START Text segment

Internet Warning - Content Integrity Guidelines
Watch out for Bogus 2016 Presidential Campaign Internet Facts!
Recently, a 'news article' was emailed to me from a well intentioned reader as another example of a travesty happening around the world. So before I start to resend and spread any story myself, I always check out the facts. On occasion, I have slipped up in not checking and every time, every time, get bitten in the ass, and it's embarrassing. Have you ever thought about who gets hung out to dry?
Since the raw email article came to me without any credits for the editorial content or authorship noted, the pirated material took the name recognition away for those creative efforts. So have the creators and brains behind this content lost their identity and true intentions to possibly humorously entertain and not alarm people with misrepresentation of their clever imaginations?
It's important to note that when you go to one fact checking 'dot com or dot org' site, it is wise to check another site too. And, it never hurts for a quick "Google" of the subject that may bring up contrasting opinions and facts too.
So, not only are the originators of the materials misrepresented but the readers of the misinformation are doing a disservice by disseminating wrong ideas held out as fact. It's no wonder that the World Wide Web, or in Chinese: wàn wéi wǎng (万维网), on the Internet has not made all the readers in the blogosphere react as 'flash-mob' take-overs in stores, malls or even revolutions at the drop of a hat. Let's be honest here, how many of you have a friend who sends tons of '--Forwarded messages'--? It makes one wonder why they don't throw them into their trash cans to save others from reading them.
Remember that next time when you send a "'--Forwarded message--", please check out the information source and facts before emailing it out. You are putting your good name on something that now carries your own honest word that it’s the truth; it's in a currency that's as good as gold. That's what computer hackers, malicious malware software developers rely upon to carry their insidious virus infections from one computer to another.

END Text segment
START Material provided

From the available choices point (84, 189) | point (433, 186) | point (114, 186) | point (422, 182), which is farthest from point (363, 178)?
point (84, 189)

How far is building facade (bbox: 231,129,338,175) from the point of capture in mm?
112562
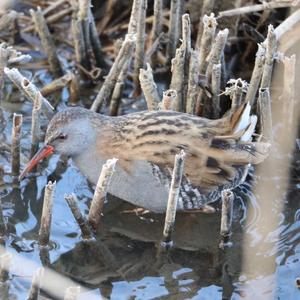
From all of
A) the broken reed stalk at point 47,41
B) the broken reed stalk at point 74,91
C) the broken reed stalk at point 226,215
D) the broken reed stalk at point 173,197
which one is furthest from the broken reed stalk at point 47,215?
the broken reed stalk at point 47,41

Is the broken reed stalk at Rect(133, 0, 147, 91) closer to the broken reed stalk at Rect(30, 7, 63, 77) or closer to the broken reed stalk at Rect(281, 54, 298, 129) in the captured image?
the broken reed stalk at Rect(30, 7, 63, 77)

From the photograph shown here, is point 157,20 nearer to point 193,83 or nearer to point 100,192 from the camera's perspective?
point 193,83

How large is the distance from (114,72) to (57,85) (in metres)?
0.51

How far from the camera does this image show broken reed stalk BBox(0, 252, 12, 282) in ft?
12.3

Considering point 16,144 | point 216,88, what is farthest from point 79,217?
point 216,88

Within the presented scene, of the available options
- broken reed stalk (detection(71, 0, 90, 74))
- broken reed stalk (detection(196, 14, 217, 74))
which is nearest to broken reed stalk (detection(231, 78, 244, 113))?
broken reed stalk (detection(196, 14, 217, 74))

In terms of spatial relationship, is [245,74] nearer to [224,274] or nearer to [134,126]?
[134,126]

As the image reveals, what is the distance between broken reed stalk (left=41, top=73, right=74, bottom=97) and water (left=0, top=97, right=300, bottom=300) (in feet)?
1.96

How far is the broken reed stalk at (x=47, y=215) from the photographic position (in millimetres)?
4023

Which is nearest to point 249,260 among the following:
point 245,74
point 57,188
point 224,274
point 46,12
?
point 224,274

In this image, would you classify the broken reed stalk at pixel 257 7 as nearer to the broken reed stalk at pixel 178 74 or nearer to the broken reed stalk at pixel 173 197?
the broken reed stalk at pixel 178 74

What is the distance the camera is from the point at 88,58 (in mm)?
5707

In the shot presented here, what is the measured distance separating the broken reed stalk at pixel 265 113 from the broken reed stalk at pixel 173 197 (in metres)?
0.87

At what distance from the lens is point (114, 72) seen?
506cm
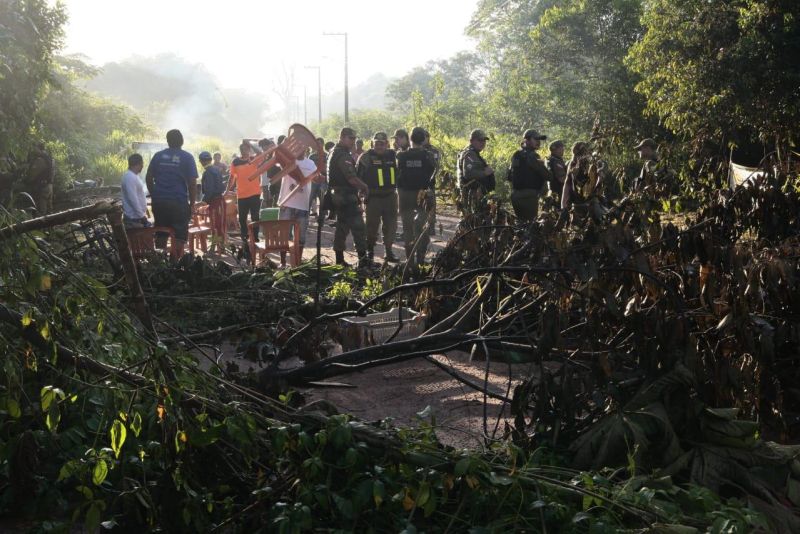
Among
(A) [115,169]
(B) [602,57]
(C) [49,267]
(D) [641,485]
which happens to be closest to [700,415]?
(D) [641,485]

END Material provided

### Work instructions
Reproduce the internet warning text from "Remember that next" up to and including "computer to another.".

### Reply to the task
Remember that next time when you send a "'--Forwarded message--", please check out the information source and facts before emailing it out. You are putting your good name on something that now carries your own honest word that it’s the truth; it's in a currency that's as good as gold. That's what computer hackers, malicious malware software developers rely upon to carry their insidious virus infections from one computer to another.